###It is a draft code and I will refine it to integrate different modules into fewer scripts as possible.

### File structure
1. The main entrance to train the model is in train_new.py in the root directory. We also provide some example shells
for running under different conditions.
2. The code related to data augmentation is under `./data_augmentation`
3. `./attention_experiment` contains scripts for the experiments related to attention in our paper
4. `./model` contains scripts for all other necessary parts to run experiment, including models, optimizer, data interface
and so on.

###Requirements
1. python == 3.7.0
2. torch==1.5.0
3. transformers==3.1.0
4. spacy==2.2.4
5. fairseq==0.9.0 (I downloaded the source code into the root directory)
6. sentencepiece==0.1.94

###First step
At first, we have to get all trained models we need in experiments.

#####1. NLI model for persona consistency
You need go to `./data_augmentation/prepare_model`, downloading DialogueNLI dataset from https://wellecks.github.io/dialogue_nli/ and 
put it under this directory. Also, downloading RoBERTa MNLI model from https://huggingface.co/roberta-large-mnli .

Then you need to train the NLI model using this dataset using script `train_nli_model.py`, which is needed in the
following steps.

#####2.NLI model for dialogue history
Using the same RoBERTa MNLI model and `train_coherence_nli.py` to train it on the InferConvAI2 dataset from 
https://github.com/nouhadziri/DialogEntailment . 

#####3.BERT and GPT2 model for diversification

First using `extract_personas_and_responses.py` to extract persona and response texts into two json files.

Then using `finetune_bert_and_gpt2.py` to fine tune BERT and GPT2 model on `personas.json`, obtaining $BERT_{per}$ and 
$GPT2_{per}$, then fine tune GPT2 on `responses.json` to obtain $GPT2_res}$.

#####4.Back translation model

Got to directory `./BT`.

Download WMT14 en-fr corpus from http://statmt.org/wmt14/translation-task.html#Download , and pre-processing it with 
BPE from sentencepiece, obtaining `sentence.bpe.model`.

Train en-fr and fr-en translation model using shells under this directory and the average the last 5 models using 
`average_model.sh`.

#####5.Dataset

Obtain PersonaChat dataset from ParlAI and put them into the `./datasets` directory.

###Data Distillation

Go to `./data_augmentation/data_distillation`.

Using `calculate_entailment.py` to obtained the predicted results given by RoBERTa NLI model. 

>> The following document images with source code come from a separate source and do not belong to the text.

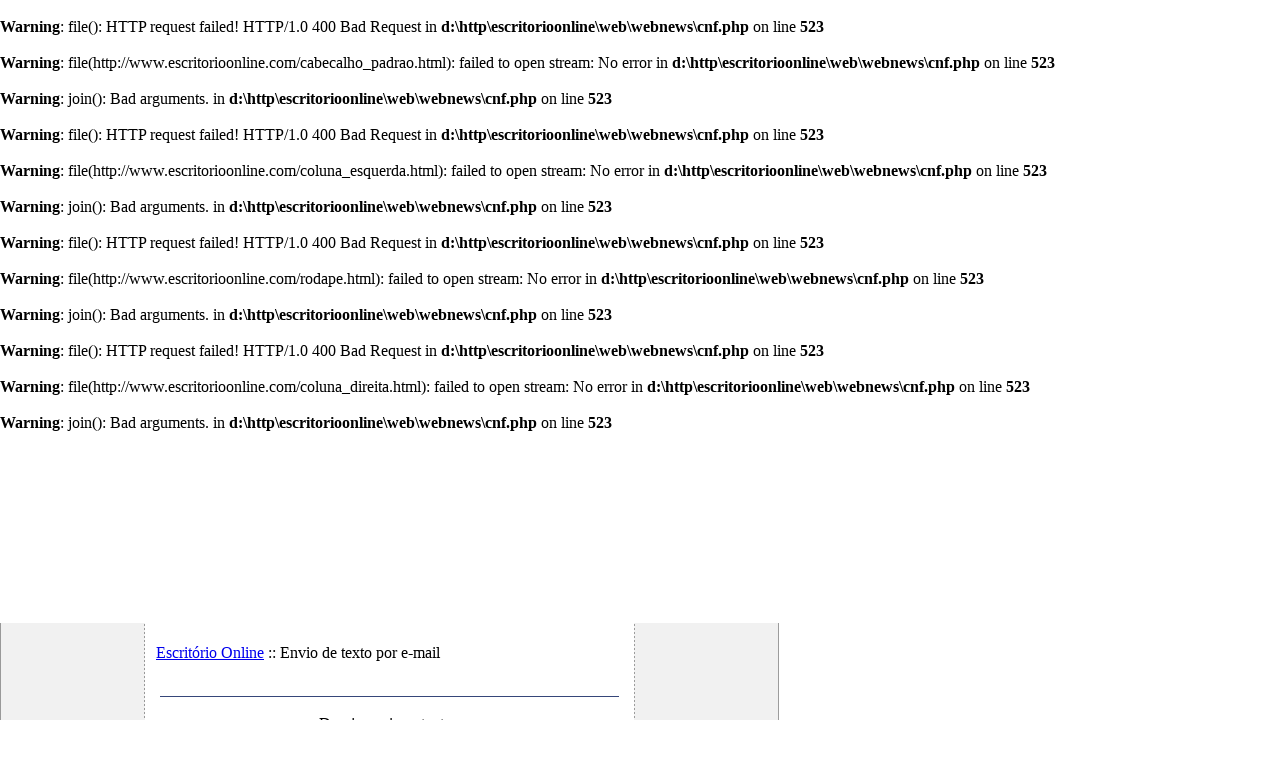

--- FILE ---
content_type: text/html
request_url: https://www.escritorioonline.com/webnews/pre_envia_amigo.php?id_noticia=7496&
body_size: 5961
content:
<br />
<b>Warning</b>:  file(): HTTP request failed! HTTP/1.0 400 Bad Request
 in <b>d:\http\escritorioonline\web\webnews\cnf.php</b> on line <b>523</b><br />
<br />
<b>Warning</b>:  file(http://www.escritorioonline.com/cabecalho_padrao.html): failed to open stream: No error in <b>d:\http\escritorioonline\web\webnews\cnf.php</b> on line <b>523</b><br />
<br />
<b>Warning</b>:  join(): Bad arguments. in <b>d:\http\escritorioonline\web\webnews\cnf.php</b> on line <b>523</b><br />
<br />
<b>Warning</b>:  file(): HTTP request failed! HTTP/1.0 400 Bad Request
 in <b>d:\http\escritorioonline\web\webnews\cnf.php</b> on line <b>523</b><br />
<br />
<b>Warning</b>:  file(http://www.escritorioonline.com/coluna_esquerda.html): failed to open stream: No error in <b>d:\http\escritorioonline\web\webnews\cnf.php</b> on line <b>523</b><br />
<br />
<b>Warning</b>:  join(): Bad arguments. in <b>d:\http\escritorioonline\web\webnews\cnf.php</b> on line <b>523</b><br />
<br />
<b>Warning</b>:  file(): HTTP request failed! HTTP/1.0 400 Bad Request
 in <b>d:\http\escritorioonline\web\webnews\cnf.php</b> on line <b>523</b><br />
<br />
<b>Warning</b>:  file(http://www.escritorioonline.com/rodape.html): failed to open stream: No error in <b>d:\http\escritorioonline\web\webnews\cnf.php</b> on line <b>523</b><br />
<br />
<b>Warning</b>:  join(): Bad arguments. in <b>d:\http\escritorioonline\web\webnews\cnf.php</b> on line <b>523</b><br />
<br />
<b>Warning</b>:  file(): HTTP request failed! HTTP/1.0 400 Bad Request
 in <b>d:\http\escritorioonline\web\webnews\cnf.php</b> on line <b>523</b><br />
<br />
<b>Warning</b>:  file(http://www.escritorioonline.com/coluna_direita.html): failed to open stream: No error in <b>d:\http\escritorioonline\web\webnews\cnf.php</b> on line <b>523</b><br />
<br />
<b>Warning</b>:  join(): Bad arguments. in <b>d:\http\escritorioonline\web\webnews\cnf.php</b> on line <b>523</b><br />
<html>
<head>
<title>Escrit�rio Online - Seu mega portal jur�dico</title>
<meta name="description" content="O Escrit�rio Online � o portal jur�dico mais completo da Am�rica Latina, com quase 200 se��es.  Artigos, Peti��es, Legisla��o, Jurisprud�ncia, Buscador de advogados, perguntas, respostas, etc..">
<meta name="keywords" content="direito, direitos, peti��es, peti��o, artigos, artigo, lei, leis, advogados, advogado, jur�dico, jur�dicos, decreto, medida provis�ria, constitui��o, legisla��o, jurisprud�ncia, artigos, julgado, julgamento, decis�o, decis�es, ac�rd�o, ac�rd�os, judicial, judiciais, oab, juiz, ju�zes, magistrado, desembargador, procurador, processo, processual, justi�a, jur�dico, escritorioonline, escrit�rio online, c�digo, constitucional, administrativo, civil, penal, criminal, trabalhista, previdenci�rio, emenda, altera, revoga">
<meta name="robots" content="all">
<meta name="revisit-after" content="1 days">
<meta http-equiv="pragma" content="no-cache">
<base target="_self" href="http://www.escritorioonline.com/">
<link rel="stylesheet" type="text/css" href="style.css">
<script language="JavaScript">
function imprime(theURL,winName,features) { 
  window.open(theURL,winName,features);
}
</script>   
</head>
<body topmargin="0" leftmargin="0">

<table border="0" width="779" height="100%" cellspacing="0" cellpadding="0" bgcolor="#FFFFFF">
<tr>
<td colspan="3">
		
</td>
</tr>
  <tr>
    <td width="145" background="images/coluna_esquerda.gif" valign="top" nowrap>
		
    </td>
    <td width="489" valign="top"> 
      &nbsp;<br>
				<!--INICIO DO NUCLEO-->

<table border="0" width=100%>
 <form method="post" action="http://www.escritorioonline.com/webnews/envia_amigo.php?&redireciona=&assunto_email=Veja esse texto publicado no site Escrit�rio Online&formato_email=html">
  <tr> 
    <td colspan="2">
            <p align="left">
            <font class="assunto_paginas">&nbsp; <a href="index.php" class=link>Escrit�rio Online</a>  :: Envio de texto por e-mail<br>
            <br></p></font>
<center>
                        <img border="0" src="http://www.escritorioonline.com/images/linha_azul.gif" width="95%" height="1">
                          <br>
          <font class="normal_preto"><br>
          Deseja enviar o texto:&nbsp;</font><br><br>
          &nbsp;<font class="normal_azul"><b>Licita��es para pequenas empresas: novidade da d�cada de 40</b></font><br></center>
        <div align="left"><INPUT TYPE="hidden" NAME="id_noticia" VALUE="7496"></div>
        <p align=center><font color="#FF0000" style="font-size:8pt; font-family: Verdana, Arial, sans-serif; line-height: 10pt"><b><br>
          <br>
          </b></font></p>
</td>
</tr>
          <tr>
            <td width="35%" align="right"><font class="normal_preto">Seu nome:</font></td>
            <td width="65%"><input type="text" name="seu_nome" value="" class=texto></td>
          </tr>
          <tr> 
            <td width="35%" align="right"><font class="normal_preto">Seu e-mail:</font></td>
            <td width="65%"><input type="text" name="seu_email" value="" class=texto></td>
          </tr>
          <tr> 
            <td width="35%" align="right"><font class="normal_preto">Nome do amigo:</font></td>
            <td width="65%"><input type="text" name="nome_amigo" value="" class=texto></td>
          </tr>
          <tr> 
            <td width="35%" align="right"><font class="normal_preto">E-mail do amigo:</font></td>
            <td width="65%"><input type="text" name="email_amigo" value="" class=texto></td>
          </tr>
          <tr>
            <td COLSPAN="2" align="center"><input type="submit" name="Submit" value="Enviar" class="botao_marrom"><br><br></td>
          </tr>
          <tr>
            <td COLSPAN="2" align="center"><table></table></td>
          </tr>
       </form>
        </table>

				<!--FIM DO NUCLEO-->
    </td>
    <td width="145" background="images/coluna_direita.gif" valign="top" nowrap>
		
	</td>
  </tr>
</table>
</body>

</html>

Then using `get_distilled_dataset.py` to obtain the distilled dataset using the previously obtained NLI logits.

###Data diversification

#####1.Multi-GPT2 model
At first you need to obtain a Multi-GPT2 model trained on the distilled samples. You can use the shell 
`train_multi_gpt2_distilled.sh` under the root directory.

#####2.Augment dialogue history
Then you need to augment dialogue history. Go to `./BT`, using `get_bt_input_file.py` to transform the distilled data 
into the format for back translation. Then use `bpe_split.py` to pre-process the newly obtained txt file with BPE. 

Using `evaluate.sh` and `evaluate_back.sh` you can translate all utterance into French and then back to English.

Finally, using `recover.py` you can recover the txt file into its original distilled data format in a json file.

#####3.Editing personas
Go to `./data_augmentation/data_diversification`. Using `generate_new_personas_and_edit_responses.py` you can obtain 
new personas as well as some samples with edited new responses if applicable.

Using `inference_multi_gpt2.sh` in the root directory you can get the predicted responses for the rest samples.

Using `get_augmented_scores.py` you can get the filter scores for each new sample.

Using `filter_augmented_data.py` you can get the filtered diversified samples along with the distilled one. They form
the augmented dataset used as an easy curriculum for training.

###Train model

Put the obtained augmented dataset into `./datasets/augmented/` and then you can train two models using 
`train_seq2seq_DD.sh` and `train_gpt2_DD.sh`.